Passage provided.
....................
This monument is scheduled under the Ancient Monuments and Archaeological Areas Act 1979 as amended as it appears to the Secretary of State to be of national importance. This entry is a copy, the original is held by the Department for Digital, Culture, Media and Sport.

Name: Kerbed platform cairn 125m north east of Holmbush Carn, Great Ganilly

List entry Number: 1010153


The monument may lie within the boundary of more than one authority.


District: Isles of Scilly

District Type: Unitary Authority

Parish: St. Martin's

National Park: Not applicable to this List entry.

Grade: Not applicable to this List entry.

Date first scheduled: 07-Oct-1976

Date of most recent amendment: 13-Feb-1995

Legacy System Information

The contents of this record have been generated from a legacy data system.

Legacy System: RSM

UID: 15388

Asset Groupings

This list entry does not comprise part of an Asset Grouping. Asset Groupings are not part of the official record but are added later for information.

List entry Description

Summary of Monument

Legacy Record - This information may be included in the List Entry Details.

Reasons for Designation

The Isles of Scilly, the westernmost of the granite masses of south west England, contain a remarkable abundance and variety of archaeological remains from over 4000 years of human activity. The remote physical setting of the islands, over 40km beyond the mainland in the approaches to the English Channel, has lent a distinctive character to those remains, producing many unusual features important for our broader understanding of the social development of early communities. Throughout the human occupation there has been a gradual submergence of the islands' land area, providing a stimulus to change in the environment and its exploitation. This process has produced evidence for responses to such change against an independent time-scale, promoting integrated studies of archaeological, environmental and linguistic aspects of the islands' settlement. The islands' archaeological remains demonstrate clearly the gradually expanding size and range of contacts of their communities. By the post- medieval period (from AD 1540), the islands occupied a nationally strategic location, resulting in an important concentration of defensive works reflecting the development of fortification methods and technology from the mid 16th to the 20th centuries. An important and unusual range of post- medieval monuments also reflects the islands' position as a formidable hazard for the nation's shipping in the western approaches. The exceptional preservation of the archaeological remains on the islands has long been recognised, producing an unusually full and detailed body of documentation, including several recent surveys. Platform cairns are funerary monuments of Early Bronze Age date (c.2000-1600 BC). They were constructed as low flat-topped mounds of stone rubble, up to 40m in external diameter though usually considerably smaller, covering single or multiple burials. Some examples have other features, including peripheral banks and internal mounds constructed on the platform. A kerb of slabs or edge-set stones sometimes bounds the edge of the platform, and a peripheral bank or mound if present. Platform cairns can occur as isolated monuments, in small groups or in cairn cemeteries. In cemeteries they are normally found alongside cairns of other types. Platform cairns form a significant proportion of the 387 surviving cairns on the Isles of Scilly; this is unusual in comparison with the mainland. All surviving examples on the Isles of Scilly are considered worthy of protection.
....................
Raw data.
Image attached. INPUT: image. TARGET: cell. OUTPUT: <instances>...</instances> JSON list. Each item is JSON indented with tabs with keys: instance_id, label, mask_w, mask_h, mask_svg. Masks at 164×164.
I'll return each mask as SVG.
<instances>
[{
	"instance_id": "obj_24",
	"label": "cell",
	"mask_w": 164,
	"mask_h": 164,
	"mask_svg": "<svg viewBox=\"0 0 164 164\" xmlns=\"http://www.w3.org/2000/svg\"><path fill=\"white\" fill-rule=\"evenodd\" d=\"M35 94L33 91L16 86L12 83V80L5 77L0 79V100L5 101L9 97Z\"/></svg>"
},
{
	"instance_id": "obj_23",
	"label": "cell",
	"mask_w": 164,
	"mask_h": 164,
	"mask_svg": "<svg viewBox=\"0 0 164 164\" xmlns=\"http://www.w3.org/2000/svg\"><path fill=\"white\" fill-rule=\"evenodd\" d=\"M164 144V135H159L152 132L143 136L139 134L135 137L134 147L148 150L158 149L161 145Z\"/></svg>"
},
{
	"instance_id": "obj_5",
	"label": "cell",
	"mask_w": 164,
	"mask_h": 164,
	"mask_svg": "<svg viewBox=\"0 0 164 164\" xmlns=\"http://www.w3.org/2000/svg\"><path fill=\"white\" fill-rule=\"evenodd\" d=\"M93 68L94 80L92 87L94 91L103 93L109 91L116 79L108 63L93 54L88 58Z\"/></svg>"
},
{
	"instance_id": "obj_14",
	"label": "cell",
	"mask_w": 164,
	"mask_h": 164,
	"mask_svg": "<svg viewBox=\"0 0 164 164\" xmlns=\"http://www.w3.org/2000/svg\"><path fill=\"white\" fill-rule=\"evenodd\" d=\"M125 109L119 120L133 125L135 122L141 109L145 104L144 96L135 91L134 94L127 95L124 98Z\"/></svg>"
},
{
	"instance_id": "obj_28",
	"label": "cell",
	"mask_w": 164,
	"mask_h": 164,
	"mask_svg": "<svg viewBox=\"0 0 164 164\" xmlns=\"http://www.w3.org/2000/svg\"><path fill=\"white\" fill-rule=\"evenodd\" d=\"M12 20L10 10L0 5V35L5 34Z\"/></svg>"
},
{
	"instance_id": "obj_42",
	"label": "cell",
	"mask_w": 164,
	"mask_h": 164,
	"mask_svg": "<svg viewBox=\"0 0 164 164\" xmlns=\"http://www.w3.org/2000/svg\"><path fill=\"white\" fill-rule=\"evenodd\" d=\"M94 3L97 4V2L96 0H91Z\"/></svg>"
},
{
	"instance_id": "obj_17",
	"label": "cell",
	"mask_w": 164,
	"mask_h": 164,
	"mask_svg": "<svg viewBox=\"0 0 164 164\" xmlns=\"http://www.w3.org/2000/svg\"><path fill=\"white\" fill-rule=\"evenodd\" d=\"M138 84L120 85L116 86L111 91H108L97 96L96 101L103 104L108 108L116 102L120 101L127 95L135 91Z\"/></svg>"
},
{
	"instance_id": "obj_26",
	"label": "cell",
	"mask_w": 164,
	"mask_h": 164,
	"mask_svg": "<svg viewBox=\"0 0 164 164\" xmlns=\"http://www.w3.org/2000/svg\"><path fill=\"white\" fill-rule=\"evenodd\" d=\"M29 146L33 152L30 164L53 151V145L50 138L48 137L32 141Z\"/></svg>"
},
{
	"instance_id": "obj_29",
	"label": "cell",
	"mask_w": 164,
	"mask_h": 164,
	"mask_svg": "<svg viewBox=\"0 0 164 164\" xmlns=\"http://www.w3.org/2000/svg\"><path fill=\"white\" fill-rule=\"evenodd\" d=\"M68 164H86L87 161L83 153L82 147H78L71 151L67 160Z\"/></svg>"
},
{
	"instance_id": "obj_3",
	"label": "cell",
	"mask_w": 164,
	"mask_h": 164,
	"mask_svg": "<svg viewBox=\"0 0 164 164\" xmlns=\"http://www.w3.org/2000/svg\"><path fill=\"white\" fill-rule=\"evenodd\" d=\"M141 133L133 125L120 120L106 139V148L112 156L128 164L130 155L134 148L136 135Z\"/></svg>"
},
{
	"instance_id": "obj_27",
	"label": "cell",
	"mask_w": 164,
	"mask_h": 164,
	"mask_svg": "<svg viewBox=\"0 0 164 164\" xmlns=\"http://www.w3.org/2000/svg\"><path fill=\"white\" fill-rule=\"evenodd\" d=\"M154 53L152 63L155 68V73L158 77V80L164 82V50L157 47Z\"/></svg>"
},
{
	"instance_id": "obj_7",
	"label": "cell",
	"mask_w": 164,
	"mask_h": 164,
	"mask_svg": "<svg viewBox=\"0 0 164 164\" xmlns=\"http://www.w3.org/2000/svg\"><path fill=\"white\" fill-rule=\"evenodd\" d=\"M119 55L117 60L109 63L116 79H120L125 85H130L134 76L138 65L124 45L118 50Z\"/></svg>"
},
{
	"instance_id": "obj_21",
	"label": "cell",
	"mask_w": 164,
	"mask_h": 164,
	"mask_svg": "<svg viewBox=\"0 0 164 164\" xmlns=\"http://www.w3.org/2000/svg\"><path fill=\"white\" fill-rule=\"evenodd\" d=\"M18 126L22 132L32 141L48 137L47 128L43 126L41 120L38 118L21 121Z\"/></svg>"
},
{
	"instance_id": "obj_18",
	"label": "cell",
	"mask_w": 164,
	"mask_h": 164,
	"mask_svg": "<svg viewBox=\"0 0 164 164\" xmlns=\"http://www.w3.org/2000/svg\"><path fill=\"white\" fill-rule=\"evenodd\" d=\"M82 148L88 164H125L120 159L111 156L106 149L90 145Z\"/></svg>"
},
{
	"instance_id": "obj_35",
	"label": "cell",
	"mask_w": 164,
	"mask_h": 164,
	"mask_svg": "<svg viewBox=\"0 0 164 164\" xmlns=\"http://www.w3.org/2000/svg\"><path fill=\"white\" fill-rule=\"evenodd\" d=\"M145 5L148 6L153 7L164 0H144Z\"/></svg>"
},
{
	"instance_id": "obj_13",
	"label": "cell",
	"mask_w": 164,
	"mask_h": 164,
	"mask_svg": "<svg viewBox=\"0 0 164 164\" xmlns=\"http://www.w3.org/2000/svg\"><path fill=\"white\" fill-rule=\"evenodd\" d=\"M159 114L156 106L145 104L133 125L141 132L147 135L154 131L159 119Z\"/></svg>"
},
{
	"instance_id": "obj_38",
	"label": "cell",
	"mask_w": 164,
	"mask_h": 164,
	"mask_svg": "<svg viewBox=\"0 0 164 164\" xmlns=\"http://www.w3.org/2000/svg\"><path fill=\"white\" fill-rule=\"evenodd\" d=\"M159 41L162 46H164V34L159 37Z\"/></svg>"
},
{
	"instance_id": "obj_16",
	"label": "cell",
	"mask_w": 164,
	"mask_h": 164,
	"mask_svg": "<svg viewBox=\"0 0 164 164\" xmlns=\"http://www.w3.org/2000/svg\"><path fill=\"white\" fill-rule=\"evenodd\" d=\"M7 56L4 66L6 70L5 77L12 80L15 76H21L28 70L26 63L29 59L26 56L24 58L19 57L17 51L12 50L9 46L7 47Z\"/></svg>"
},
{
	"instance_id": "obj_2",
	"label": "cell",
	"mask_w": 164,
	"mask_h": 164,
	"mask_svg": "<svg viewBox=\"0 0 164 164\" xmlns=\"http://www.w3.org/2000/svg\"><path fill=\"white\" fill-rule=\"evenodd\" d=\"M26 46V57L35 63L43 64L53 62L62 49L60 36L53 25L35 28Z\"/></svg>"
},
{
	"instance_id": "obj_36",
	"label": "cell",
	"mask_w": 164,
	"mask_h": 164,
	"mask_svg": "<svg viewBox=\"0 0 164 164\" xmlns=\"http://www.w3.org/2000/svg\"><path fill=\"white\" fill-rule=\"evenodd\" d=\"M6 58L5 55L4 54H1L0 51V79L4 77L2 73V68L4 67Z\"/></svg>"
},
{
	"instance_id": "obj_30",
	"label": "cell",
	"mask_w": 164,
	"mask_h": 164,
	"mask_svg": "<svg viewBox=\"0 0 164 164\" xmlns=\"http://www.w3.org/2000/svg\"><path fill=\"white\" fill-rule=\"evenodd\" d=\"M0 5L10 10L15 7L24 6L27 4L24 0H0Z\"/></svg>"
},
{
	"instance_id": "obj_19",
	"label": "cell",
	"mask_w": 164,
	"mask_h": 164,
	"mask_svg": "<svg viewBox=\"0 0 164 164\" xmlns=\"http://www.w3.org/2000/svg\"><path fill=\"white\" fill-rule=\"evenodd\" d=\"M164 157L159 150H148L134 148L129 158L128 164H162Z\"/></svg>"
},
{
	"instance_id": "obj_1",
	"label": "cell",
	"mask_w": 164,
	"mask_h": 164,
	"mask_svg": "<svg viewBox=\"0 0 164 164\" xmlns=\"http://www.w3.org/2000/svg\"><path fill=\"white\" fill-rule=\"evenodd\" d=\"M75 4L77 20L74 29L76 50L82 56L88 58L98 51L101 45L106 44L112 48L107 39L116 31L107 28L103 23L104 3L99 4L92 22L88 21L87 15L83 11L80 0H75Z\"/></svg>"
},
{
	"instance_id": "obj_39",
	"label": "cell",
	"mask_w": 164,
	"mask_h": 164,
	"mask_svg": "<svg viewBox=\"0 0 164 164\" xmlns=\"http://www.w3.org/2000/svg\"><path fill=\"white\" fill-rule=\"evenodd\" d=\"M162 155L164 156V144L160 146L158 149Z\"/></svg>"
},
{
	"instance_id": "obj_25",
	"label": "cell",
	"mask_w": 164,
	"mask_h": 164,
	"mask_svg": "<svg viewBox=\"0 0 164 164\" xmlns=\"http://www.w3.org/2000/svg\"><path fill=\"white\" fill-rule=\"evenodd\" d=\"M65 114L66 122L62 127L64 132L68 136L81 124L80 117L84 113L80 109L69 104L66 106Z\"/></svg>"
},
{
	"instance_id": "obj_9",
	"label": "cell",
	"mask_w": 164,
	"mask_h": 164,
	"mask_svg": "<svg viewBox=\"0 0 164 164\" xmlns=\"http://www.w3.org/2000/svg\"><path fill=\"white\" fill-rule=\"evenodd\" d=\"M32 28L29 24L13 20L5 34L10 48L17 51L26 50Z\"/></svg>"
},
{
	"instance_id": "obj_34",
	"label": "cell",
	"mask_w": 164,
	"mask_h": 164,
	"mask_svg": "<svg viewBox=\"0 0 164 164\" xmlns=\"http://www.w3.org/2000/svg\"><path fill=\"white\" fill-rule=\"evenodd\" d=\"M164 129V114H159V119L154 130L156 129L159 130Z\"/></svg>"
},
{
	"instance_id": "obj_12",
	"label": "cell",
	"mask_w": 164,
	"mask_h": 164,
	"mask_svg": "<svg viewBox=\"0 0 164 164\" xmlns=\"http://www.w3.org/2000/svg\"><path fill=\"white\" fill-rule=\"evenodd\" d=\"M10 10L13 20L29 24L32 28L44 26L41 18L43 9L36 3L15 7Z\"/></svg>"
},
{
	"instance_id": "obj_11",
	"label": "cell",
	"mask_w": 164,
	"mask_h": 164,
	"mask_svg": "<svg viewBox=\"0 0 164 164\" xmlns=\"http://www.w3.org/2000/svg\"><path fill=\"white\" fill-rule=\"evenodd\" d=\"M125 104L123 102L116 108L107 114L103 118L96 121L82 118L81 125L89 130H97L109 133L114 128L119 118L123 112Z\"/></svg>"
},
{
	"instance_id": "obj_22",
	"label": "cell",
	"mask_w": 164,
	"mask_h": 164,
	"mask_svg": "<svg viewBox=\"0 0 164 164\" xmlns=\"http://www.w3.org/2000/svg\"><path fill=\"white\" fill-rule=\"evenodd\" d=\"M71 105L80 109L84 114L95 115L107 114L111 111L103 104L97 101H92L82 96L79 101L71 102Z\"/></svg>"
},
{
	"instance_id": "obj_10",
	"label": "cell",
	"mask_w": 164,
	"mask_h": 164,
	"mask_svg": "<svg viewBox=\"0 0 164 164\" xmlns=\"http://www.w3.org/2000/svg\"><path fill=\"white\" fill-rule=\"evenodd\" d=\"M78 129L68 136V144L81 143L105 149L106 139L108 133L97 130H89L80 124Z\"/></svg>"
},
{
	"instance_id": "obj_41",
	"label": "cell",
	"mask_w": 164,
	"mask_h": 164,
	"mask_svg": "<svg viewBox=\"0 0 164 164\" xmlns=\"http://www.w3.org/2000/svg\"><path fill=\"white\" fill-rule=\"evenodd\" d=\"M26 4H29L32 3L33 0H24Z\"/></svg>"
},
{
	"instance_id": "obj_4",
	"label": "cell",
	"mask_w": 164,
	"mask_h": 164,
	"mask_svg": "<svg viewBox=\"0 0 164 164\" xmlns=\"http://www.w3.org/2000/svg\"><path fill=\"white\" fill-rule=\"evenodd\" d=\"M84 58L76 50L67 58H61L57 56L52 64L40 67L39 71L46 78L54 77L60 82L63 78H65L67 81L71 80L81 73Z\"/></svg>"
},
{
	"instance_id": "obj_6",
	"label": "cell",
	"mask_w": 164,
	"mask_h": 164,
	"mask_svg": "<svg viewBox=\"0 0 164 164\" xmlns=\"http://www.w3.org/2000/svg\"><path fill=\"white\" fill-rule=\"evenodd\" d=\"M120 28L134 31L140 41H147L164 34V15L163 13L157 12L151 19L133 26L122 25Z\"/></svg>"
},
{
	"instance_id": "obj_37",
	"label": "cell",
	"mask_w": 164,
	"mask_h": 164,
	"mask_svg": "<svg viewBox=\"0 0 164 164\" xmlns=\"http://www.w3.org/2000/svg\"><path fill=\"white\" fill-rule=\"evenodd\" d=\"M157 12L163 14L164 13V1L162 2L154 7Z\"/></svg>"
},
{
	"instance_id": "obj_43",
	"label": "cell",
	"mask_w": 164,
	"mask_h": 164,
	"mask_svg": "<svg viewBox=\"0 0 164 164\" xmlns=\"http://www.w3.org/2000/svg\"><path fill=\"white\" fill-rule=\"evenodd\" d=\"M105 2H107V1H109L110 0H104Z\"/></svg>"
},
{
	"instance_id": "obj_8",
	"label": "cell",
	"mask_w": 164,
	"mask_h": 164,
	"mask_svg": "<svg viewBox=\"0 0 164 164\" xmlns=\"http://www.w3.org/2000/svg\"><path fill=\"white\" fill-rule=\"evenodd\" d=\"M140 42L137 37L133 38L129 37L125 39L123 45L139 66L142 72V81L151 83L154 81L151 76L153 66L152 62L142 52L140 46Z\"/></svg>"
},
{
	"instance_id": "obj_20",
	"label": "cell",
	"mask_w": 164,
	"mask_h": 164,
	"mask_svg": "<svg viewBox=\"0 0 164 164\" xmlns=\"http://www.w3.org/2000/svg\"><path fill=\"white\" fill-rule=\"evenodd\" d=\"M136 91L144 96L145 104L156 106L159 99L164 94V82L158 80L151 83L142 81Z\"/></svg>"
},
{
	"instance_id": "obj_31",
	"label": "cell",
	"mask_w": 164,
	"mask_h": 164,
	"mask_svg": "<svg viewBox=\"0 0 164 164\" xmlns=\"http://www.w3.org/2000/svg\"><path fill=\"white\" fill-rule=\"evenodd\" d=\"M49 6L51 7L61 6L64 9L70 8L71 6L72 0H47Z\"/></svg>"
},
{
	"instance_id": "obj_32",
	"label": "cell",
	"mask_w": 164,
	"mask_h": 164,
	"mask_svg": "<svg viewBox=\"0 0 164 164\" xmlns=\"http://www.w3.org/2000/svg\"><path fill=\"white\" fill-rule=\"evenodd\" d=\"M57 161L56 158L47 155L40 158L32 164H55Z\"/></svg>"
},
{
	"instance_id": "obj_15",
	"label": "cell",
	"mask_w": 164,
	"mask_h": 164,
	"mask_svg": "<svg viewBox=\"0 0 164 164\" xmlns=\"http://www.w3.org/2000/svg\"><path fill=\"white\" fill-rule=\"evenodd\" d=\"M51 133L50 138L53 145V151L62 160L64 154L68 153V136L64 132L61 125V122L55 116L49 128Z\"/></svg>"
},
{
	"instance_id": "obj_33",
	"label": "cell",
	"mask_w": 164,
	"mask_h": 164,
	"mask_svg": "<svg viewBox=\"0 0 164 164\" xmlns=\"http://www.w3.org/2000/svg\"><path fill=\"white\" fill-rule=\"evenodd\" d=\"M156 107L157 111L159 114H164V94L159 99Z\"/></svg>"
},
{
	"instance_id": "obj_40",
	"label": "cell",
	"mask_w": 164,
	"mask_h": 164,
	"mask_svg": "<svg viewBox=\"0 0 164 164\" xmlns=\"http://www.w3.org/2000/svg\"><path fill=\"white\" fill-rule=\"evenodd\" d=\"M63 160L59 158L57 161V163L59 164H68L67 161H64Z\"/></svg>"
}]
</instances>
....................
Assigned task 1. Please reproduce the text of the monument listing between "Date of most" and "later for information.", inclusive.
Assigned task 2. Summarize the monument listing in two sentences.

Answer area 1.
Date of most recent amendment: 13-Feb-1995

Legacy System Information

The contents of this record have been generated from a legacy data system.

Legacy System: RSM

UID: 15388

Asset Groupings

This list entry does not comprise part of an Asset Grouping. Asset Groupings are not part of the official record but are added later for information.

Answer area 2. The kerbed platform cairn 125m north east of Holmbush Carn, Great Ganilly, in St. Martin's parish on the Isles of Scilly, is scheduled as a monument of national importance; it was first scheduled on 7 October 1976 and last amended on 13 February 1995. Platform cairns are Early Bronze Age funerary mounds of stone rubble that form a significant proportion of the 387 surviving cairns on the Isles of Scilly, and all surviving examples there are considered worthy of protection.